◆ SUPPLIED TEXT ◆
The 2018 United States House of Representatives elections in Iowa were held on November 6, 2018, to elect the four U.S. representatives from the State of Iowa, one from each of the state's four congressional districts. The elections coincided with the gubernatorial election, as well as other elections to the House of Representatives, elections to the United States Senate, and various state and local elections. The state congressional delegation flipped from a 3–1 Republican majority to a 3–1 Democratic majority. The Democrats had last won the majority of Iowa's seats in the 2010 elections.

Overview

By district
Results of the 2018 United States House of Representatives elections in Iowa by district:

District 1

Republican Rod Blum, who has represented the district since 2015, was reelected to a second term with 54% of the vote in 2016.
However, in 2018, Democratic Iowa State Representative Abby Finkenauer went on to flip the district, being one of many swing districts that gave way in surprising margins for Democrats in a wave election.

The 1st district went for Donald Trump in the 2016 presidential election with a 49% to 45% margin, after voting for Barack Obama with a 56% to 43% margin in 2012.

Democratic primary

Candidates
Declared
 Abby Finkenauer, state representative
 Thomas Heckroth, former staffer for United States Senator Tom Harkin
 George Ramsey III, former military recruiter
 Courtney Rowe, engineer and Bernie Sanders delegate at the 2016 state convention

Declined
 Jeff Danielson, state senator
 Brent Oleson, Linn County Supervisor
 Steve Sodders, former state senator
 Stacey Walker, Linn County Supervisor

Endorsements

Results

Republican primary
Incumbent Rod Blum ran for re-election to a third term and was unopposed in the primary.

Results

Other Candidates
 Henry Gaff, co-chair of the Iowa Green Party, announced he was running as a Green Party candidate. Gaff was only 18, meaning he would not have met the U.S. Constitution's required minimum age of 25 to be elected to the House of Representatives.

Stored data rows
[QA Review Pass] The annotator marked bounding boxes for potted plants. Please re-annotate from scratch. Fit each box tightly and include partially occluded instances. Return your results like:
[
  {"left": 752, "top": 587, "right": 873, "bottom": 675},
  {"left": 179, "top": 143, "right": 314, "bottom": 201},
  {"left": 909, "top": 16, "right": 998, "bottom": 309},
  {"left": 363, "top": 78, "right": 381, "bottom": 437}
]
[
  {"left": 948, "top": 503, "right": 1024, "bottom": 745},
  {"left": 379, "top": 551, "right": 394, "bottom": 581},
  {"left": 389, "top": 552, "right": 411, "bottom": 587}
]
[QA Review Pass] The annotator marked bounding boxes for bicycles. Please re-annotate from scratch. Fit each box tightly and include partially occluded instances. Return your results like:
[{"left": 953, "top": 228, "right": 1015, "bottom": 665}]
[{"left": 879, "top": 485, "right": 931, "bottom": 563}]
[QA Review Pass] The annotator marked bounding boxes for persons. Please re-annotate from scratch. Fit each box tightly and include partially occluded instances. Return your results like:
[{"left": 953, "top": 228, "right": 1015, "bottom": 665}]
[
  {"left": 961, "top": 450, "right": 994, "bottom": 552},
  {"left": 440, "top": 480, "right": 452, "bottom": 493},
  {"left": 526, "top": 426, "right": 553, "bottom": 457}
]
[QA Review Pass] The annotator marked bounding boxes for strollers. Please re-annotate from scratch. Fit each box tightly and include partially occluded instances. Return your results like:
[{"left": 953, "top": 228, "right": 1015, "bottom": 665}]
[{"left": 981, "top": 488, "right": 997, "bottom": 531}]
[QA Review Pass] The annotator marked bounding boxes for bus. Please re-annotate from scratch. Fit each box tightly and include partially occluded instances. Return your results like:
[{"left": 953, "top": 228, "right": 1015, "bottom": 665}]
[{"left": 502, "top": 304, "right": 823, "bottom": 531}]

◆ SET EXERCISE 1 ◆
Do these statements agree with the Iowa House elections text? (a) Rod Blum faced no opponent in the Republican primary. (b) Henry Gaff was 25 when he announced his run. (c) The 1st district voted for Barack Obama in 2016. Answer yes or no for each and quote the words from the text that decide it.
◆ SET EXERCISE 2 ◆
Duplicate the rows starting with the line that contains "boxes for strollers." and going on through the end of the rows, with both ends included.
These rows have no connection to the Iowa House elections text.

◆ TASK ANSWER 1 ◆
(a) Yes: "was unopposed in the primary."
(b) No: "Gaff was only 18."
(c) No: "The 1st district went for Donald Trump in the 2016 presidential election."

◆ TASK ANSWER 2 ◆
[QA Review Pass] The annotator marked bounding boxes for strollers. Please re-annotate from scratch. Fit each box tightly and include partially occluded instances. Return your results like:
[{"left": 953, "top": 228, "right": 1015, "bottom": 665}]
[{"left": 981, "top": 488, "right": 997, "bottom": 531}]
[QA Review Pass] The annotator marked bounding boxes for bus. Please re-annotate from scratch. Fit each box tightly and include partially occluded instances. Return your results like:
[{"left": 953, "top": 228, "right": 1015, "bottom": 665}]
[{"left": 502, "top": 304, "right": 823, "bottom": 531}]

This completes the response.